PUK 3 Welding jumprings to setting

I’ve had my PUK 3 for awhile, I primarily use it for making chains
and really never done much else with it than welding jumprings shut.
Recently I’ve been attempting to expand what I do with my chains,
but I’ve been running into some problems. Primarily attempting to
add jumprings to settings in order to work them into my chains. My
jumprings are mostly in the 26ga range, making them aprox…34mm. The
settings are more than double that that at.80mm. So far most of my
attempts with the PUK have resulted it nothing happening or the
jumpring being severely deformed or destroyed. I assume this is due
to the size difference.

Has anyone had any luck with this? Or is it something that’s just
unlikely to happen? I’ve thought about trying laser wire, but I’m
not sure if that would make much of a difference or not. While I can
resort to soldering normally, welding would offer me greater
control, accuracy of placement and speed.

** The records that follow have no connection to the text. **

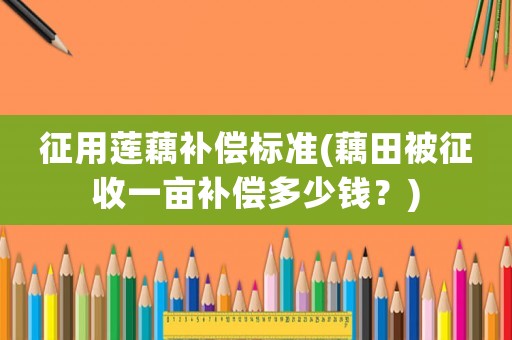 征用蓮藕補償標準(藕田被征收一畝補償多少錢？)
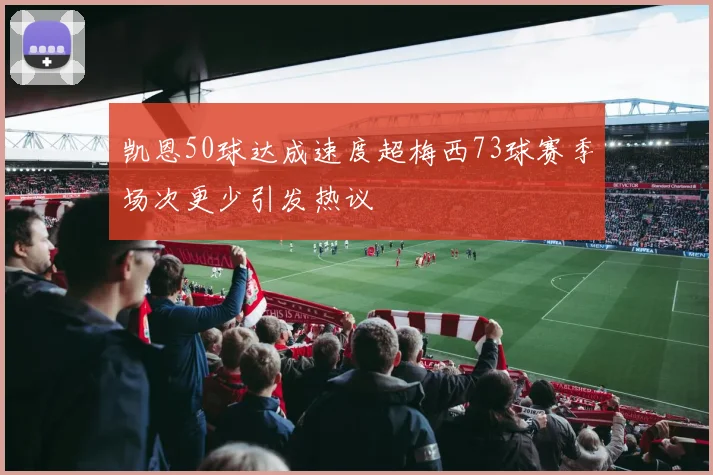 凯恩50球达成速度超梅西73球赛季场次更少引发热议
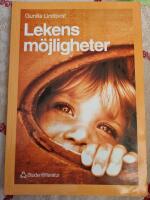 Lekens m&ouml;jligheter - Om skapande lekpedagogik i f&ouml;rskola och skola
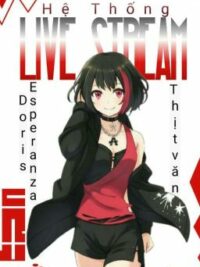 Ảnh bìa của Hệ Thống Live Stream(Thịt Văn)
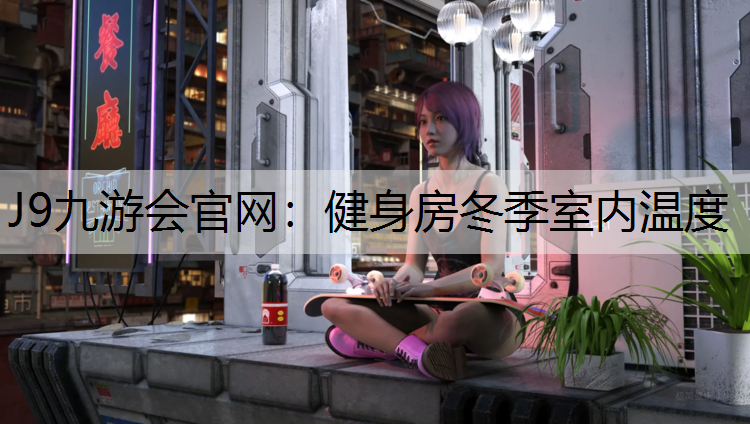 J9九游会官网：健身房冬季室内温度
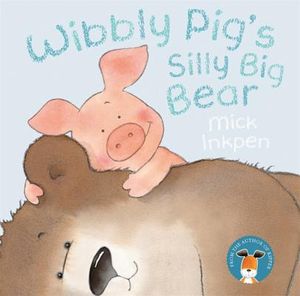 Wibbly Pig: Wibbly Pig's Silly Big Bear image number 0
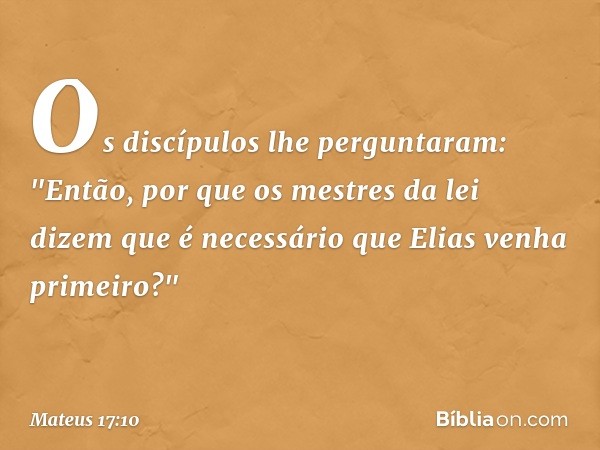 Os discípulos lhe perguntaram: "Então, por que os mestres da lei dizem que é necessário que Elias venha primeiro?" -- Mateus 17:10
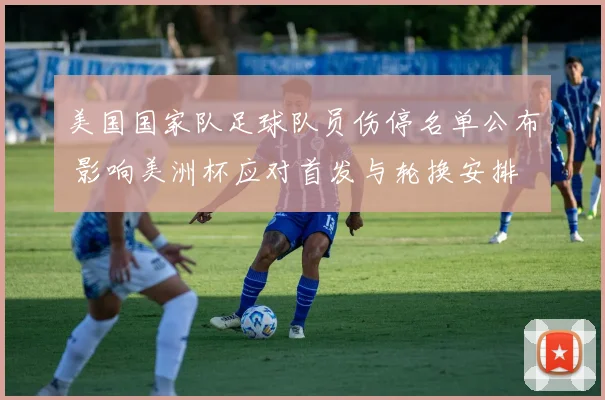 美国国家队足球队员伤停名单公布 影响美洲杯应对首发与轮换安排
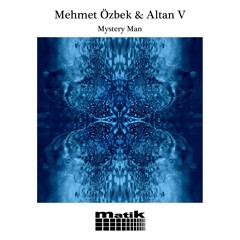 Mehmet Özbek & Altan V - Mystery Man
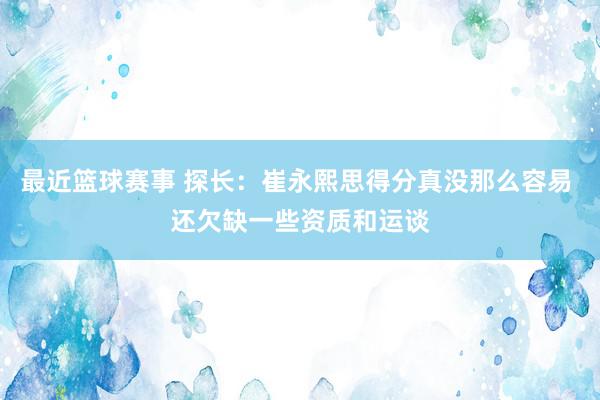 最近篮球赛事 探长：崔永熙思得分真没那么容易 还欠缺一些资质和运谈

I bought a used PUK 111 and am experiencing the same problems. A
disparity in the size of pieces to be welded seems to be a real
nightmare. I have so far been able to - melt metal without welding
anything - blow holes in both pieces. Somewhere in the middle is a
perfect weld…I haven’t been able to find the “sweet spot.”

I was just going to post a request to the group when I saw yours. I
live in Central Florida and would love to spend some time with anyone
who is willing to share their expertise with one of these welders. I
would be willing to pay for the opportunity. This should be a good
tool at the bench, but the learning curve is tough. I guess trying to
control lightning will never be simple. Good luck, and if you should
happen to become proficient, please let the rest of us know what
magic word is.

Rgds… Ski

Ceryk, You might weld a small lump of approximately 26 gage filler
wire, onto the setting first. Lay the wire flat against the setting
and tack it on. Use another pulse to cut it. Then place the filler
wire on top of the first weld and repeat. This will give you a small
raised lump of metal on the setting. Now weld your jump ring to this
lump on your setting. Don’t forget to use pressure on the joint. I
like to uses pliers that have a pressure limit adjustment screw, so
as not to apply more pressure than is necessary at the moment that
the work is molten. Capture both parts of the work between the
pliers. I bought adjustable pliers from Rio Grande. I cut a tiny
notch in them approximately the size of wire to aid in holding the
jump ring. When using my TIG welder I have the advantage of being
able to determine my arc length. I am using high frequency start
rather than lift arc start, as your PUK uses. Also I have the
advantage of being able to preheat the heavier portion of the work
with a continuous arc and then add the lighter portion. This
technique is the same as oxy/gas welding, except with electricity
supplying the energy source.

Best regards, Kevin
Kevin Lindsey

Its kind of guesswork, but the key is attaching the alligator clip at
the proper distance from the spot that will be welded. The thinner
the metal between the clip and the weldspot means you must place the
clip further away. Thicker metal allows you to place the clip closer
to the weld spot.

EdR

Its kind of guesswork, but the key is attaching the alligator clip
at the proper distance from the spot that will be welded. The
thinner the metal between the clip and the weldspot means you must
place the clip further away. Thicker metal allows you to place the
clip closer to the weld spot. 

Hm, I’ll have to try that. I still don’t know much about welding
with it. But that would definately explain why when welding
jumprings closed some weld perfectly while others either don’t want
to weld at all and others over weld and leave annoying balls.

Though I’m not sure I can get the connection much further away
unless I wrap a piece of wire around it and connect the lead to that
so it’s futher off.

I’d also appreciate any other PUK/Pulse Arc welding tips anyone
might have, relevant to this or not.